Learning from experts' experience: Toward automated cyber security data triage

Security operations centers (SOCs) employ various cyber defend measures to monitor network events. Apart from these measures, SOCs also have to resort to human analysts to make sense of the collected data for incident detection and response. However, with the oncoming network data collected and accumulated at a rapid speed, analysts are usually overwhelmed by tedious and repeated data triage tasks so that they can hardly concentrate on in-depth analysis to create timely and quality incident reports. This paper aims to reduce the analysts' workloads by developing data triage automatons. We have developed a computer-aided tracing method for capturing analysts' operations while they are performing a task. This paper proposes a graph-based trace mining approach for constructing useful patterns for data triage from the operation traces. Finite state machines can be constructed based on the rules to automate data triage. A human-in-the-loop case study is conducted to evaluate our approach, in which 30 professional analysts were recruited and asked to complete a cyber-analysis task with their operations being traced.

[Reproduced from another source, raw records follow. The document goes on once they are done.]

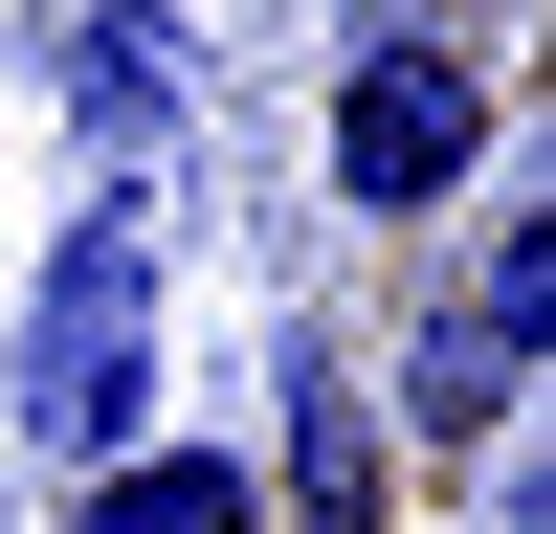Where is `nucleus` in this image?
Segmentation results:
<instances>
[{
    "label": "nucleus",
    "instance_id": "obj_7",
    "mask_svg": "<svg viewBox=\"0 0 556 534\" xmlns=\"http://www.w3.org/2000/svg\"><path fill=\"white\" fill-rule=\"evenodd\" d=\"M468 334L490 356L556 334V201H534V178H490V223H468Z\"/></svg>",
    "mask_w": 556,
    "mask_h": 534
},
{
    "label": "nucleus",
    "instance_id": "obj_6",
    "mask_svg": "<svg viewBox=\"0 0 556 534\" xmlns=\"http://www.w3.org/2000/svg\"><path fill=\"white\" fill-rule=\"evenodd\" d=\"M379 445H424V468H490V445H534V356H490L468 312H424L379 379Z\"/></svg>",
    "mask_w": 556,
    "mask_h": 534
},
{
    "label": "nucleus",
    "instance_id": "obj_3",
    "mask_svg": "<svg viewBox=\"0 0 556 534\" xmlns=\"http://www.w3.org/2000/svg\"><path fill=\"white\" fill-rule=\"evenodd\" d=\"M245 468H267V534H401V445H379V379H356V356L312 334V312L267 334V445H245Z\"/></svg>",
    "mask_w": 556,
    "mask_h": 534
},
{
    "label": "nucleus",
    "instance_id": "obj_5",
    "mask_svg": "<svg viewBox=\"0 0 556 534\" xmlns=\"http://www.w3.org/2000/svg\"><path fill=\"white\" fill-rule=\"evenodd\" d=\"M67 534H267V468H245V423H156L112 468H67Z\"/></svg>",
    "mask_w": 556,
    "mask_h": 534
},
{
    "label": "nucleus",
    "instance_id": "obj_4",
    "mask_svg": "<svg viewBox=\"0 0 556 534\" xmlns=\"http://www.w3.org/2000/svg\"><path fill=\"white\" fill-rule=\"evenodd\" d=\"M45 89H67V156L134 201V178L201 134V23H178V0H67V23H45Z\"/></svg>",
    "mask_w": 556,
    "mask_h": 534
},
{
    "label": "nucleus",
    "instance_id": "obj_1",
    "mask_svg": "<svg viewBox=\"0 0 556 534\" xmlns=\"http://www.w3.org/2000/svg\"><path fill=\"white\" fill-rule=\"evenodd\" d=\"M156 201H112L89 178L67 223H45L23 267V356H0V423L45 445V468H112V445H156Z\"/></svg>",
    "mask_w": 556,
    "mask_h": 534
},
{
    "label": "nucleus",
    "instance_id": "obj_2",
    "mask_svg": "<svg viewBox=\"0 0 556 534\" xmlns=\"http://www.w3.org/2000/svg\"><path fill=\"white\" fill-rule=\"evenodd\" d=\"M312 178H334V223H445V201H490V178H513V67H490L445 0H379V23L334 44Z\"/></svg>",
    "mask_w": 556,
    "mask_h": 534
}]
</instances>
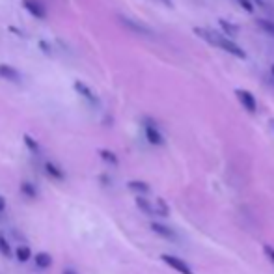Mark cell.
Instances as JSON below:
<instances>
[{
    "label": "cell",
    "instance_id": "9c48e42d",
    "mask_svg": "<svg viewBox=\"0 0 274 274\" xmlns=\"http://www.w3.org/2000/svg\"><path fill=\"white\" fill-rule=\"evenodd\" d=\"M127 187L133 190V192H136V196H144V194H148L149 190H151V187H149L146 181H138V179H134V181H129L127 183Z\"/></svg>",
    "mask_w": 274,
    "mask_h": 274
},
{
    "label": "cell",
    "instance_id": "cb8c5ba5",
    "mask_svg": "<svg viewBox=\"0 0 274 274\" xmlns=\"http://www.w3.org/2000/svg\"><path fill=\"white\" fill-rule=\"evenodd\" d=\"M6 211V200H4V196H0V213Z\"/></svg>",
    "mask_w": 274,
    "mask_h": 274
},
{
    "label": "cell",
    "instance_id": "7c38bea8",
    "mask_svg": "<svg viewBox=\"0 0 274 274\" xmlns=\"http://www.w3.org/2000/svg\"><path fill=\"white\" fill-rule=\"evenodd\" d=\"M34 261H35V265L41 269V271H45V269H49L50 265H52V258H50V254H47V252L35 254Z\"/></svg>",
    "mask_w": 274,
    "mask_h": 274
},
{
    "label": "cell",
    "instance_id": "7402d4cb",
    "mask_svg": "<svg viewBox=\"0 0 274 274\" xmlns=\"http://www.w3.org/2000/svg\"><path fill=\"white\" fill-rule=\"evenodd\" d=\"M237 4H239L241 7H245L248 13H252L254 11V2L252 0H237Z\"/></svg>",
    "mask_w": 274,
    "mask_h": 274
},
{
    "label": "cell",
    "instance_id": "8992f818",
    "mask_svg": "<svg viewBox=\"0 0 274 274\" xmlns=\"http://www.w3.org/2000/svg\"><path fill=\"white\" fill-rule=\"evenodd\" d=\"M151 232L157 233V235H161V237H164V239L168 241H177V233L172 230V228H168V226L161 224V222H151Z\"/></svg>",
    "mask_w": 274,
    "mask_h": 274
},
{
    "label": "cell",
    "instance_id": "44dd1931",
    "mask_svg": "<svg viewBox=\"0 0 274 274\" xmlns=\"http://www.w3.org/2000/svg\"><path fill=\"white\" fill-rule=\"evenodd\" d=\"M157 215H162V217H168V215H170L168 205L164 204V200H162V198H159V200H157Z\"/></svg>",
    "mask_w": 274,
    "mask_h": 274
},
{
    "label": "cell",
    "instance_id": "603a6c76",
    "mask_svg": "<svg viewBox=\"0 0 274 274\" xmlns=\"http://www.w3.org/2000/svg\"><path fill=\"white\" fill-rule=\"evenodd\" d=\"M263 252H265V256H267V260L274 265V248H273V246L265 245V246H263Z\"/></svg>",
    "mask_w": 274,
    "mask_h": 274
},
{
    "label": "cell",
    "instance_id": "52a82bcc",
    "mask_svg": "<svg viewBox=\"0 0 274 274\" xmlns=\"http://www.w3.org/2000/svg\"><path fill=\"white\" fill-rule=\"evenodd\" d=\"M0 77L9 80V82H19L21 77H19V71L11 67V65H6V63H0Z\"/></svg>",
    "mask_w": 274,
    "mask_h": 274
},
{
    "label": "cell",
    "instance_id": "ba28073f",
    "mask_svg": "<svg viewBox=\"0 0 274 274\" xmlns=\"http://www.w3.org/2000/svg\"><path fill=\"white\" fill-rule=\"evenodd\" d=\"M43 168H45V172H47L52 179H56V181H63V179H65V174L62 172V168H58L54 162L47 161L43 164Z\"/></svg>",
    "mask_w": 274,
    "mask_h": 274
},
{
    "label": "cell",
    "instance_id": "d6986e66",
    "mask_svg": "<svg viewBox=\"0 0 274 274\" xmlns=\"http://www.w3.org/2000/svg\"><path fill=\"white\" fill-rule=\"evenodd\" d=\"M258 26L274 37V22L273 21H269V19H258Z\"/></svg>",
    "mask_w": 274,
    "mask_h": 274
},
{
    "label": "cell",
    "instance_id": "3957f363",
    "mask_svg": "<svg viewBox=\"0 0 274 274\" xmlns=\"http://www.w3.org/2000/svg\"><path fill=\"white\" fill-rule=\"evenodd\" d=\"M235 95H237L239 103L243 105V108H245L246 112H250V114L258 112V101H256V97H254L250 91L248 90H235Z\"/></svg>",
    "mask_w": 274,
    "mask_h": 274
},
{
    "label": "cell",
    "instance_id": "d4e9b609",
    "mask_svg": "<svg viewBox=\"0 0 274 274\" xmlns=\"http://www.w3.org/2000/svg\"><path fill=\"white\" fill-rule=\"evenodd\" d=\"M99 179L103 181V185H110V177H108V176H101Z\"/></svg>",
    "mask_w": 274,
    "mask_h": 274
},
{
    "label": "cell",
    "instance_id": "6da1fadb",
    "mask_svg": "<svg viewBox=\"0 0 274 274\" xmlns=\"http://www.w3.org/2000/svg\"><path fill=\"white\" fill-rule=\"evenodd\" d=\"M194 34L200 35L204 41H207L209 45L213 47H218V49L226 50L228 54H232L235 58H246V52L245 49H241L237 43L233 41L232 37L228 35L220 34L217 30H211V28H194Z\"/></svg>",
    "mask_w": 274,
    "mask_h": 274
},
{
    "label": "cell",
    "instance_id": "484cf974",
    "mask_svg": "<svg viewBox=\"0 0 274 274\" xmlns=\"http://www.w3.org/2000/svg\"><path fill=\"white\" fill-rule=\"evenodd\" d=\"M254 4H258L260 7H267V4H265V0H252Z\"/></svg>",
    "mask_w": 274,
    "mask_h": 274
},
{
    "label": "cell",
    "instance_id": "277c9868",
    "mask_svg": "<svg viewBox=\"0 0 274 274\" xmlns=\"http://www.w3.org/2000/svg\"><path fill=\"white\" fill-rule=\"evenodd\" d=\"M144 133H146V138H148L149 144H153V146H162L164 144V138H162L161 131L155 127V123L148 121L146 127H144Z\"/></svg>",
    "mask_w": 274,
    "mask_h": 274
},
{
    "label": "cell",
    "instance_id": "4316f807",
    "mask_svg": "<svg viewBox=\"0 0 274 274\" xmlns=\"http://www.w3.org/2000/svg\"><path fill=\"white\" fill-rule=\"evenodd\" d=\"M63 274H77V273H75V271H69V269H65V271H63Z\"/></svg>",
    "mask_w": 274,
    "mask_h": 274
},
{
    "label": "cell",
    "instance_id": "4fadbf2b",
    "mask_svg": "<svg viewBox=\"0 0 274 274\" xmlns=\"http://www.w3.org/2000/svg\"><path fill=\"white\" fill-rule=\"evenodd\" d=\"M15 258H17V261H21V263H26L28 260H32V250H30L26 245L17 246V250H15Z\"/></svg>",
    "mask_w": 274,
    "mask_h": 274
},
{
    "label": "cell",
    "instance_id": "8fae6325",
    "mask_svg": "<svg viewBox=\"0 0 274 274\" xmlns=\"http://www.w3.org/2000/svg\"><path fill=\"white\" fill-rule=\"evenodd\" d=\"M75 90H77L86 101H90L91 105H97V97H95V93H93V91H91L86 84H82V82H75Z\"/></svg>",
    "mask_w": 274,
    "mask_h": 274
},
{
    "label": "cell",
    "instance_id": "5b68a950",
    "mask_svg": "<svg viewBox=\"0 0 274 274\" xmlns=\"http://www.w3.org/2000/svg\"><path fill=\"white\" fill-rule=\"evenodd\" d=\"M22 6H24V9H26L30 15H34L37 19H45V17H47L45 7H43V4L37 2V0H22Z\"/></svg>",
    "mask_w": 274,
    "mask_h": 274
},
{
    "label": "cell",
    "instance_id": "e0dca14e",
    "mask_svg": "<svg viewBox=\"0 0 274 274\" xmlns=\"http://www.w3.org/2000/svg\"><path fill=\"white\" fill-rule=\"evenodd\" d=\"M99 157L105 162H108V164H112V166L118 164V157H116V153H112L110 149H99Z\"/></svg>",
    "mask_w": 274,
    "mask_h": 274
},
{
    "label": "cell",
    "instance_id": "9a60e30c",
    "mask_svg": "<svg viewBox=\"0 0 274 274\" xmlns=\"http://www.w3.org/2000/svg\"><path fill=\"white\" fill-rule=\"evenodd\" d=\"M21 192H22V196L30 198V200H35V198H37V189H35L34 183H30V181L21 183Z\"/></svg>",
    "mask_w": 274,
    "mask_h": 274
},
{
    "label": "cell",
    "instance_id": "ac0fdd59",
    "mask_svg": "<svg viewBox=\"0 0 274 274\" xmlns=\"http://www.w3.org/2000/svg\"><path fill=\"white\" fill-rule=\"evenodd\" d=\"M220 24H222V28L226 30V34H228V37H235V35L239 34V28H237V26H235V24H232V22H228L226 21V19H220Z\"/></svg>",
    "mask_w": 274,
    "mask_h": 274
},
{
    "label": "cell",
    "instance_id": "ffe728a7",
    "mask_svg": "<svg viewBox=\"0 0 274 274\" xmlns=\"http://www.w3.org/2000/svg\"><path fill=\"white\" fill-rule=\"evenodd\" d=\"M24 144H26V148H28L32 153H37V151H39V144H37L30 134H24Z\"/></svg>",
    "mask_w": 274,
    "mask_h": 274
},
{
    "label": "cell",
    "instance_id": "2e32d148",
    "mask_svg": "<svg viewBox=\"0 0 274 274\" xmlns=\"http://www.w3.org/2000/svg\"><path fill=\"white\" fill-rule=\"evenodd\" d=\"M120 21L123 24H127V28L134 30V32H140V34H149V30L144 26V24H138V22L131 21V19H127V17H120Z\"/></svg>",
    "mask_w": 274,
    "mask_h": 274
},
{
    "label": "cell",
    "instance_id": "30bf717a",
    "mask_svg": "<svg viewBox=\"0 0 274 274\" xmlns=\"http://www.w3.org/2000/svg\"><path fill=\"white\" fill-rule=\"evenodd\" d=\"M134 202H136L138 209H140V211L144 213V215H149V217H151V215H157V209H155L153 205H151V202H149L148 198L136 196V200H134Z\"/></svg>",
    "mask_w": 274,
    "mask_h": 274
},
{
    "label": "cell",
    "instance_id": "5bb4252c",
    "mask_svg": "<svg viewBox=\"0 0 274 274\" xmlns=\"http://www.w3.org/2000/svg\"><path fill=\"white\" fill-rule=\"evenodd\" d=\"M0 254L4 256V258H13L15 252L11 250V243L4 237V233L0 232Z\"/></svg>",
    "mask_w": 274,
    "mask_h": 274
},
{
    "label": "cell",
    "instance_id": "7a4b0ae2",
    "mask_svg": "<svg viewBox=\"0 0 274 274\" xmlns=\"http://www.w3.org/2000/svg\"><path fill=\"white\" fill-rule=\"evenodd\" d=\"M161 260L168 265V267H172L176 273L179 274H194L192 273V269L189 267V263H185V261L181 260V258H176V256H170V254H162Z\"/></svg>",
    "mask_w": 274,
    "mask_h": 274
},
{
    "label": "cell",
    "instance_id": "83f0119b",
    "mask_svg": "<svg viewBox=\"0 0 274 274\" xmlns=\"http://www.w3.org/2000/svg\"><path fill=\"white\" fill-rule=\"evenodd\" d=\"M271 71H273V77H274V63H273V67H271Z\"/></svg>",
    "mask_w": 274,
    "mask_h": 274
}]
</instances>
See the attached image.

State machines were constructed based on the traces and then the effectiveness of developing state machines and the performance of state machines are evaluated. The result shows that it is feasible to conduct automated data triage by leveraging analysts' traces. The state machines are able to complete processing a large amount of data within minutes. Comparing the performance of automated data triage with the ground truth, we found that a satisfactory false positive rate can be achieved.